EXCERPTED PASSAGE.
┄┄┄┄┄┄┄┄┄┄┄┄┄┄┄┄┄┄┄┄
November Crybaby

Written by: Rhea Smith

Hey Crybabies! It’s that time again – meet your new “Crybaby of the Month”! This month I had the pleasure to have a very special interview with someone I am proud to call one of my closest friends – Cassandra Bankson! Every month, we’re going to showcase one of your tender hearts so that we at the Crybaby Club – and you all – can get to know each other a little better. Without further ado, here’s Cassandra:

Q: If you could describe this month in one word, what would it be?

Cassandra: Ha! What happened… Whirlwind. It was a hustle – that’s what it was, let’s call it the hustle. The hustle continues!

Q: Oh yes, I can definitely relate. Now, back to basics. If you don’t mind me asking – how old are you? Where do you live? Do you have any nicknames?

C: Twenty-three, San Francisco, and Cassy. Sometimes Cassy-moo from my mother. It’s because I nursed for many years. No shame!

Q: Alright then! What’s your favorite color? Is there anything else that you’d like to share about yourself in particular?

C: Don’t have one. I like unicorns, rainbows, and glitter. I think all colors are created equal. I’m a very open book, and I use humor to buffer my insecurities.

Q: Oh yeah, that definitely comes out in some of your Youtube videos. When did you first realize that you were a Crybaby?

C: To be completely honest, I had a mental breakdown over the fact that somebody squished a ladybug over a summer vacation. That was when I realized I was a little more sensitive than everybody else.

Q: How did you find out about, and become a member of the Crybaby Club? What do you love most about it? If you had to sum up the Crybaby Club, how would you describe it in a few sentences?

C: My friend told me that it was an amazing support system for her, and knowing that I myself need support from time to time, it seemed like a wonderful community. I love that people are so vulnerable. I do a lot more reading than I do sharing, but seeing other people talk about the things that I internalize is really refreshing – it reminds me that even if it isn’t something that I can talk about at this point, I’m still not alone in it, and that’s really reassuring. It’s a community where people are allowed to cry on each other’s shoulders and heal together, and it really puts things into perspective. Makes me feel important, because I realize that there are some situations that I can have an impact on because of my past experiences. It makes me feel really connected.

Q: What is your favorite thing about yourself?

C: It can be good and bad – but it would probably be my spontaneity. Actually, I don’t mean to toot my own horn, but I really admire and respect the love that I have for others. Because I genuinely love many people in my life.

Q: Aww, I can definitely feel that. What are some things that you’re working on improving about yourself?

C: I’ve done a lot of growing throughout the past five years, but there are still a lot of things that I hold shame and guilt for. Some [things] are my fault; some are completely out of my control, yet I still feel guilty. I am working on releasing those negative emotions and attempting to grow from those experiences by opening up and trying my best to share those with others.
┄┄┄┄┄┄┄┄┄┄┄┄┄┄┄┄┄┄┄┄
Box-labeled dataset extracts:
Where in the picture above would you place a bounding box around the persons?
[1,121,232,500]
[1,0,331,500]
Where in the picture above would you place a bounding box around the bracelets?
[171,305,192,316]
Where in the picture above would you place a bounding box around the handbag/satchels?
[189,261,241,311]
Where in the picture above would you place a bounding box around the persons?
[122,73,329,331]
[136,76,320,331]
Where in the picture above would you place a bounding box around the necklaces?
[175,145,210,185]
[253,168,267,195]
┄┄┄┄┄┄┄┄┄┄┄┄┄┄┄┄┄┄┄┄
DESCRIPTION OF THE TASK.
From the interview above, return everything from "Cassandra: Ha! What" down to "have any nicknames?".

WRITTEN ANSWER.
Cassandra: Ha! What happened… Whirlwind. It was a hustle – that’s what it was, let’s call it the hustle. The hustle continues!

Q: Oh yes, I can definitely relate. Now, back to basics. If you don’t mind me asking – how old are you? Where do you live? Do you have any nicknames?